What is required >>
List every company the article on Yelp names as a direct competitor of Yelp.

(Passage to read)

Why Not to Buy Yelp Despite Good Q2 Results
Ashish is a member of The Motley Fool Blog Network -- entries represent the personal opinion of the blogger and are not formally edited.
Yelp (NYSE: YELP) reported solid Q2 earnings ahead of the consensus revenues by ~ $2 million while the GAAP EPS of (0.03) beat the consensus estimates of (0.06). While the results were good, we are still skeptical about the ability of Yelp to compete in the highly fluid environment considering its dependence on Google (NASDAQ: GOOG). As the stock is approaching its lockup expiration date, we believe that the stock prices could fall with large blocks of shares coming into the market and hence we rate this as a sell.
Lockup Expiration threat:
Yelp, at the time of its IPO issued only 8.2 million shares or roughly 13% of the total shares outstanding. Yelp’s 180 day lockup period is scheduled to end on 29 August 2012. As the lockup expiration date of Yelp comes closer, we believe that the stock will be negatively affected by shareholder’s selling similar to its internet peers Groupon (NASDAQ: GRPN), Zynga (NASDAQ: ZNGA) and LinkedIn (NYSE: LNKD), all of which sunk on the expiration date. As this short term negative catalyst is bound to affect the stock going forward, we would like to add that it may be a good time to short the shares now and wait for a strong supply of shares in the market on the expiration date.
|
Company Ticker |
IPO date |
Lockup expiration |
% fall on lockup Expiration date |
|
GRPN |
11 April 2011 |
06 January 2012 |
8.93% |
|
LNKD |
19 March 2011 |
21 November 2011 |
3% |
|
ZNGA |
16 December 2011 |
29 May 2012 |
7.87% |
|
YELP |
02 March 2012 |
29 August 2012 |
? |
Competition from Google and Dependence on Google:
Although the threat from direct competitors such as Yahoo! Local, YP.com, CityGrid and Superpages are low as Yelp holds considerable advantage in terms of its product offering, we believe that on a macro level Yelp faces a huge threat from companies like Google and Groupon, when it comes to acquire Local-business-ad-dollars. Both Google and Groupon enjoy considerable high penetration in local advertising market when compared to Yelp. Google’s Local business reviews product, Google Places poses a significant risk to Yelp as its functionalities are added to the Google Maps product. As Google looks to become a one-stop-solution for mobile location-based-searches, we believe that android users are more likely to use Google places rather than Yelp to find businesses. Apart from that, Yelp’s dependence on Google for its traffic is another negative. Roughly 50% of Yelp’s traffic is driven by Google's unbranded searches (“shoes New York”) with an additional 25% coming from branded search (“shoes New York yelp”). Furthermore, the changes to Google's search algorithm have already seen Yelp results for the unbranded queries move further down the page as Google Places results acquire the top slots.

(End Passage to read)
(Dataset entries)

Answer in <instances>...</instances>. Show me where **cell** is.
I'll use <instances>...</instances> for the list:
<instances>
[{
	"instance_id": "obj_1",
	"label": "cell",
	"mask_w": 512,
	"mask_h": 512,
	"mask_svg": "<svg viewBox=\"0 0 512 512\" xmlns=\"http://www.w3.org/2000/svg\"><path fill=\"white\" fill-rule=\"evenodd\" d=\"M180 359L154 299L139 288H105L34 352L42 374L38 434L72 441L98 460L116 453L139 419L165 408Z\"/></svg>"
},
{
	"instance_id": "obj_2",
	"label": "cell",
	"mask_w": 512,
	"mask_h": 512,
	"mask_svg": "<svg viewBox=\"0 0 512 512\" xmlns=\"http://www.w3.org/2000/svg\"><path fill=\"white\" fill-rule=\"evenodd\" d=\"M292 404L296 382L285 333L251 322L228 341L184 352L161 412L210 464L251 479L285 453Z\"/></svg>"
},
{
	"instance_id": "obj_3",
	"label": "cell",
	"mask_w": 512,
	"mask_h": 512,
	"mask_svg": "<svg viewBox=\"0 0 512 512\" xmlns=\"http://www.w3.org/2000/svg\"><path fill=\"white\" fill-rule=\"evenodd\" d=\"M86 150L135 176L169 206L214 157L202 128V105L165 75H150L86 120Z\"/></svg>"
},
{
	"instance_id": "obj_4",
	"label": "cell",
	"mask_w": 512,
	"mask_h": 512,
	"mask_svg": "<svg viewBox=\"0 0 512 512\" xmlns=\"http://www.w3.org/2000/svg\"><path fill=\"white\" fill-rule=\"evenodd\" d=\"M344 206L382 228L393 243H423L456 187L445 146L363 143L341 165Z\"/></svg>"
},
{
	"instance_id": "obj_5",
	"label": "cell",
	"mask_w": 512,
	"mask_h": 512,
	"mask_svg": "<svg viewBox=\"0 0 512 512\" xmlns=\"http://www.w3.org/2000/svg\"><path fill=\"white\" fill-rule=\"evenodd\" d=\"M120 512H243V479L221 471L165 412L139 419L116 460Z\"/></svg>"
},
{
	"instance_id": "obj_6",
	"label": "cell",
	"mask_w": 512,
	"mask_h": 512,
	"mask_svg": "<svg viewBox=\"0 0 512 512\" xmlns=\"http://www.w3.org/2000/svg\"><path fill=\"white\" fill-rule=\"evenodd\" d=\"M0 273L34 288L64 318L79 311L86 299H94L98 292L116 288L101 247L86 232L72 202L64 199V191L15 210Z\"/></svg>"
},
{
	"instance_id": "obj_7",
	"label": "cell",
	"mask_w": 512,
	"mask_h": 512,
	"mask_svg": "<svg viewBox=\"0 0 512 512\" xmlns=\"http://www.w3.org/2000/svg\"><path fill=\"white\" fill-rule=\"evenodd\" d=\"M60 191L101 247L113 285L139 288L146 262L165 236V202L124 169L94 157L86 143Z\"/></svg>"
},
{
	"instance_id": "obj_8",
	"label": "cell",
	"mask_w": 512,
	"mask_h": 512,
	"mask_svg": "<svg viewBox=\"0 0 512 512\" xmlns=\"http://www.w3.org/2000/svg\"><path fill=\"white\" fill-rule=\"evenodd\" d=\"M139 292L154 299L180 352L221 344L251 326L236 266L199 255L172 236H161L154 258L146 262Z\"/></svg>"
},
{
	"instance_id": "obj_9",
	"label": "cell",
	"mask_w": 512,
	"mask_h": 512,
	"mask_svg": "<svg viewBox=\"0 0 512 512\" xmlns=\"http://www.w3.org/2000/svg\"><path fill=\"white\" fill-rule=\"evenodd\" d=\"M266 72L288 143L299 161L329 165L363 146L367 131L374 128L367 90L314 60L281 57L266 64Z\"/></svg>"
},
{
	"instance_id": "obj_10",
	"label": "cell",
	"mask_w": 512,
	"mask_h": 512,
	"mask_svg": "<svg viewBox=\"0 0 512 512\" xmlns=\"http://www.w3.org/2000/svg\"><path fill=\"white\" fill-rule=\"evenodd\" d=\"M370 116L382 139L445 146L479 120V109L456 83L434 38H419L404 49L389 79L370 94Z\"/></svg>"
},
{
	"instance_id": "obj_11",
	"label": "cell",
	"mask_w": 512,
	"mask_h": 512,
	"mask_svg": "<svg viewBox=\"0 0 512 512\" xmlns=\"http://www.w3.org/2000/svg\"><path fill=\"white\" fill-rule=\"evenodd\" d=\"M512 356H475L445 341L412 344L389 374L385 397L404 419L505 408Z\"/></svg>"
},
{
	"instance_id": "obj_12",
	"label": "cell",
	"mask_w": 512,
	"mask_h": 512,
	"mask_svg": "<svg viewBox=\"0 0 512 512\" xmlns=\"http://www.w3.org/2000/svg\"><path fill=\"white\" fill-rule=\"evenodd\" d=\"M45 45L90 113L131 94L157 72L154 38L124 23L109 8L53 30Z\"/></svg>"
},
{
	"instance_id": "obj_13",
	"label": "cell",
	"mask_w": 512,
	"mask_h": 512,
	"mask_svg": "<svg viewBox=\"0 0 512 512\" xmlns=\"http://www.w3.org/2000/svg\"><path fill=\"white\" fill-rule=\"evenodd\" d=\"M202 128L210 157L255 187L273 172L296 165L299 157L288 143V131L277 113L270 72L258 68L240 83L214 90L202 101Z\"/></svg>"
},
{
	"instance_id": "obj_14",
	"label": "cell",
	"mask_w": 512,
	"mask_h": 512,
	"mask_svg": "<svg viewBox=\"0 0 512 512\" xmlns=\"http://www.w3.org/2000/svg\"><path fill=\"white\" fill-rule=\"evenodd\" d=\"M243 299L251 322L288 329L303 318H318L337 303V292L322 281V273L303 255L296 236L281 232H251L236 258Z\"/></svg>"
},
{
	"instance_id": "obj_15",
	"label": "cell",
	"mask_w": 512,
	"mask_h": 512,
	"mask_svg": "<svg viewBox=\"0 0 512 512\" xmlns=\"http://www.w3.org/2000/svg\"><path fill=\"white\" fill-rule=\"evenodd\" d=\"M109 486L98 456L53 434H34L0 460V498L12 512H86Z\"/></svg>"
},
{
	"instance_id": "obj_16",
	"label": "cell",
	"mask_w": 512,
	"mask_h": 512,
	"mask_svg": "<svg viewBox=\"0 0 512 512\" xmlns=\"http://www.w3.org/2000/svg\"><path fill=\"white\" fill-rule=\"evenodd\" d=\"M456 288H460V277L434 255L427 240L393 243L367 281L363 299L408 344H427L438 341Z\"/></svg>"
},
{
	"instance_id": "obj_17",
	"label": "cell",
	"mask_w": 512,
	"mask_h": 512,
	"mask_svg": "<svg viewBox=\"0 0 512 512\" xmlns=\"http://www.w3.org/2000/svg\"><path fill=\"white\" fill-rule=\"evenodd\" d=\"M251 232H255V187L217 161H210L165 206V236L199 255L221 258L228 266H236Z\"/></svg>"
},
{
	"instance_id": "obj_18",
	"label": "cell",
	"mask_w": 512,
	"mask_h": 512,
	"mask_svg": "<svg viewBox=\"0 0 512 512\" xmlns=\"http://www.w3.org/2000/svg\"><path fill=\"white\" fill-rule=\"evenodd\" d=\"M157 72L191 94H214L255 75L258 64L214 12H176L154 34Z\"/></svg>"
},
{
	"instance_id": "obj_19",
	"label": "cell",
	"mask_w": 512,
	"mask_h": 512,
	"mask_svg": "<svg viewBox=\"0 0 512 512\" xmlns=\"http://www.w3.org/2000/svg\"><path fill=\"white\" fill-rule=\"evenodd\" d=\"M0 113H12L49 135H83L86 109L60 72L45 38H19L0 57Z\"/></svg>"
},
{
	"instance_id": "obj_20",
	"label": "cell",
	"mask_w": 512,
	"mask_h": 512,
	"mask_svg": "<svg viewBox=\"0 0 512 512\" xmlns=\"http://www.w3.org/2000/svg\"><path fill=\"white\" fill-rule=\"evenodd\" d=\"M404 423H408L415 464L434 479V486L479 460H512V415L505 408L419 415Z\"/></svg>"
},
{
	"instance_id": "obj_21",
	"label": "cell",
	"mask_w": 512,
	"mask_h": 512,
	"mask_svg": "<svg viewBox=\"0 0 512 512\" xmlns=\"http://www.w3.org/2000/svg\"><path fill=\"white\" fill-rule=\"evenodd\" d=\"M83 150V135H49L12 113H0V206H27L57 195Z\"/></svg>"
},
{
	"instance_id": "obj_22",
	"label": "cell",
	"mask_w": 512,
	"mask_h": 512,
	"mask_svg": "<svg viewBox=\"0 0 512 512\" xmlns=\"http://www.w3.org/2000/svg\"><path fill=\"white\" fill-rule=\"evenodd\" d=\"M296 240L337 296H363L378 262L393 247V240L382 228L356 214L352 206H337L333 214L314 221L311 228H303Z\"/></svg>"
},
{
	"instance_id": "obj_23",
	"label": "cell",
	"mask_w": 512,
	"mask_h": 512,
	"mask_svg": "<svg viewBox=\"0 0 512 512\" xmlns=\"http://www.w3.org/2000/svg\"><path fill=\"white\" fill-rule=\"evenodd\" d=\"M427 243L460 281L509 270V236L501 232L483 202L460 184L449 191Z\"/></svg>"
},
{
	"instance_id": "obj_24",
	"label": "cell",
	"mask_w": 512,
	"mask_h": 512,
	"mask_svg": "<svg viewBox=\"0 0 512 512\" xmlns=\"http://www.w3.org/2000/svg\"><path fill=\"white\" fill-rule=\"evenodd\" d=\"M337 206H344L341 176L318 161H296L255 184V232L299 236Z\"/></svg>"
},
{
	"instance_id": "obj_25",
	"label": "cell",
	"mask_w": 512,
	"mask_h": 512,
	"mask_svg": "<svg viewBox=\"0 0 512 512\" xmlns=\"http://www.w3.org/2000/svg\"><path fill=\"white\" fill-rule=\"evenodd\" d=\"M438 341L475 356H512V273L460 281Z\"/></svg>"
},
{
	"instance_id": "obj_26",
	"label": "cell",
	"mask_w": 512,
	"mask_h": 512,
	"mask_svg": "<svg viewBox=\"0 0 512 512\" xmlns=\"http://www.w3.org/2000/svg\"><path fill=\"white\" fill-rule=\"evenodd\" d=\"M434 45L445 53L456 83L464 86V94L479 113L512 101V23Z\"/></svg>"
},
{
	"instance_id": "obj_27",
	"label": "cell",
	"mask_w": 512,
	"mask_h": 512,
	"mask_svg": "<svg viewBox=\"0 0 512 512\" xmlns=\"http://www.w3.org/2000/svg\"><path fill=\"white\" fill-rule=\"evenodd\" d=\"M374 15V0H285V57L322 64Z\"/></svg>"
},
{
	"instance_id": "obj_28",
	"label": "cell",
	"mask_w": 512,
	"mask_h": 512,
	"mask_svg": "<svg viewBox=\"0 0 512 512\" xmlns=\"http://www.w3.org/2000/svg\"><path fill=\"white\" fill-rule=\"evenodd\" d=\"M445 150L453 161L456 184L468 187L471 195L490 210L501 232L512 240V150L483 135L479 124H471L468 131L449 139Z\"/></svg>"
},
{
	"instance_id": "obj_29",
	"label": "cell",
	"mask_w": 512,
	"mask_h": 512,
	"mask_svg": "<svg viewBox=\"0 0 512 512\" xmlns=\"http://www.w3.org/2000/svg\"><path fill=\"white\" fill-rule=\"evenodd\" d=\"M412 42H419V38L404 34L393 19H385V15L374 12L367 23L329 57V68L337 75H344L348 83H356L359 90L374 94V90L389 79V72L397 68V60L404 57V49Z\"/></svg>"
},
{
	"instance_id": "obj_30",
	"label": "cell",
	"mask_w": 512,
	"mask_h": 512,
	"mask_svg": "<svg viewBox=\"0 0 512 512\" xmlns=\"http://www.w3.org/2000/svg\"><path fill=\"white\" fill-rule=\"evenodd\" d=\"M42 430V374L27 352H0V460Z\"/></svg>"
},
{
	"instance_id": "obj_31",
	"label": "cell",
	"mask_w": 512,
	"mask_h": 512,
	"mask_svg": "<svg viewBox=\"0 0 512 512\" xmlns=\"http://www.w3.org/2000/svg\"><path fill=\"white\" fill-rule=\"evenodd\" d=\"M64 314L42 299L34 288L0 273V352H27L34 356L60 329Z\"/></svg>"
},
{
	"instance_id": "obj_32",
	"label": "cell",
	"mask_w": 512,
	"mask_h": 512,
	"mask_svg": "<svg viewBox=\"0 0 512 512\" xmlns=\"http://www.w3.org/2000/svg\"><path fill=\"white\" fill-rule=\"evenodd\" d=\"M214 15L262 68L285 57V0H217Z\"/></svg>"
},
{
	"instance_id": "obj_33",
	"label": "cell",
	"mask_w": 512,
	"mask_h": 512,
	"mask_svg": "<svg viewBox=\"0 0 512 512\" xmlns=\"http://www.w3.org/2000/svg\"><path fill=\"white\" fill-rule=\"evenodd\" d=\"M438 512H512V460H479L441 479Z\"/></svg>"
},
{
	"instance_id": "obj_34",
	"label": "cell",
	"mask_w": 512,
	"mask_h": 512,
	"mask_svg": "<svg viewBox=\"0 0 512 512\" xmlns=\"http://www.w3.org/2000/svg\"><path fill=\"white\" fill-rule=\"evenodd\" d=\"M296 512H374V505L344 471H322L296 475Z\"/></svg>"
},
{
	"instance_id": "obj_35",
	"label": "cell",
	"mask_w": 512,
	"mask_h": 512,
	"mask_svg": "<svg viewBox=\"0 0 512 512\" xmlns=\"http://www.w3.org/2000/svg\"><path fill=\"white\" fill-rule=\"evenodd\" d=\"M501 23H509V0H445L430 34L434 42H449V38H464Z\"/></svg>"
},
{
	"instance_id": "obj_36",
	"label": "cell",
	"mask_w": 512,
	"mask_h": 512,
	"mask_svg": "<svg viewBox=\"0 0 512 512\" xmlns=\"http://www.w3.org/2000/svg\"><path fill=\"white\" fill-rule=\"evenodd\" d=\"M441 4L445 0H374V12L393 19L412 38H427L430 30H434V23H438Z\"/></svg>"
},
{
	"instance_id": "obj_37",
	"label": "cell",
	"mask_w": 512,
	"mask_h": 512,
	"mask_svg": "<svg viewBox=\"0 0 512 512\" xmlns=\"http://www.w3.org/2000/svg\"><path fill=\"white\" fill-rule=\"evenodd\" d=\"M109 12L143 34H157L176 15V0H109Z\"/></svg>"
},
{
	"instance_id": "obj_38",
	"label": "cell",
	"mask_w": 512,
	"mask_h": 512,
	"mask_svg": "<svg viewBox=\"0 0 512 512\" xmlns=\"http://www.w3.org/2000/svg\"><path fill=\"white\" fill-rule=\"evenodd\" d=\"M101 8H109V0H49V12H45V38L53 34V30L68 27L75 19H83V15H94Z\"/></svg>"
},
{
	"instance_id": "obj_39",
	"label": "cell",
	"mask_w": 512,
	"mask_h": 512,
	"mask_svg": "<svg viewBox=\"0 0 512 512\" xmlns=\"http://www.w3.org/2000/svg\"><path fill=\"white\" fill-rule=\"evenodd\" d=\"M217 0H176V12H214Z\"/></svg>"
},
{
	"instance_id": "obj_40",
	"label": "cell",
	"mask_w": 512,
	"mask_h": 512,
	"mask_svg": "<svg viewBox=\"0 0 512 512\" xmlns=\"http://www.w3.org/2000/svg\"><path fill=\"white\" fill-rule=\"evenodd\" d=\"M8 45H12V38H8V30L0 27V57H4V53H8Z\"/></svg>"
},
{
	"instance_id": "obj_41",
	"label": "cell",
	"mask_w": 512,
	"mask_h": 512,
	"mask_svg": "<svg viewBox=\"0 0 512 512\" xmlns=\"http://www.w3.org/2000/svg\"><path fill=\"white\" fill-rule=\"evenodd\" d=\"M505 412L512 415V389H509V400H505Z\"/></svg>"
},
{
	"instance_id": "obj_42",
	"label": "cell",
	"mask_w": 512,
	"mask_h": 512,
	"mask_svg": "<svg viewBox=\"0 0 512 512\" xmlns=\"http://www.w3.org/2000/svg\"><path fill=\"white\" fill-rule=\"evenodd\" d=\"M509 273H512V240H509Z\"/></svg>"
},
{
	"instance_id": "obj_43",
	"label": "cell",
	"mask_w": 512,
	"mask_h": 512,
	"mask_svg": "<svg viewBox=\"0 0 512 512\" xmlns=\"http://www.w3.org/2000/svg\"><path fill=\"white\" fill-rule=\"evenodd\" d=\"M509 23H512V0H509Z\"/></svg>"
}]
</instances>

(End Dataset entries)

Exercise solution >>
Yahoo! Local, YP.com, CityGrid, Superpages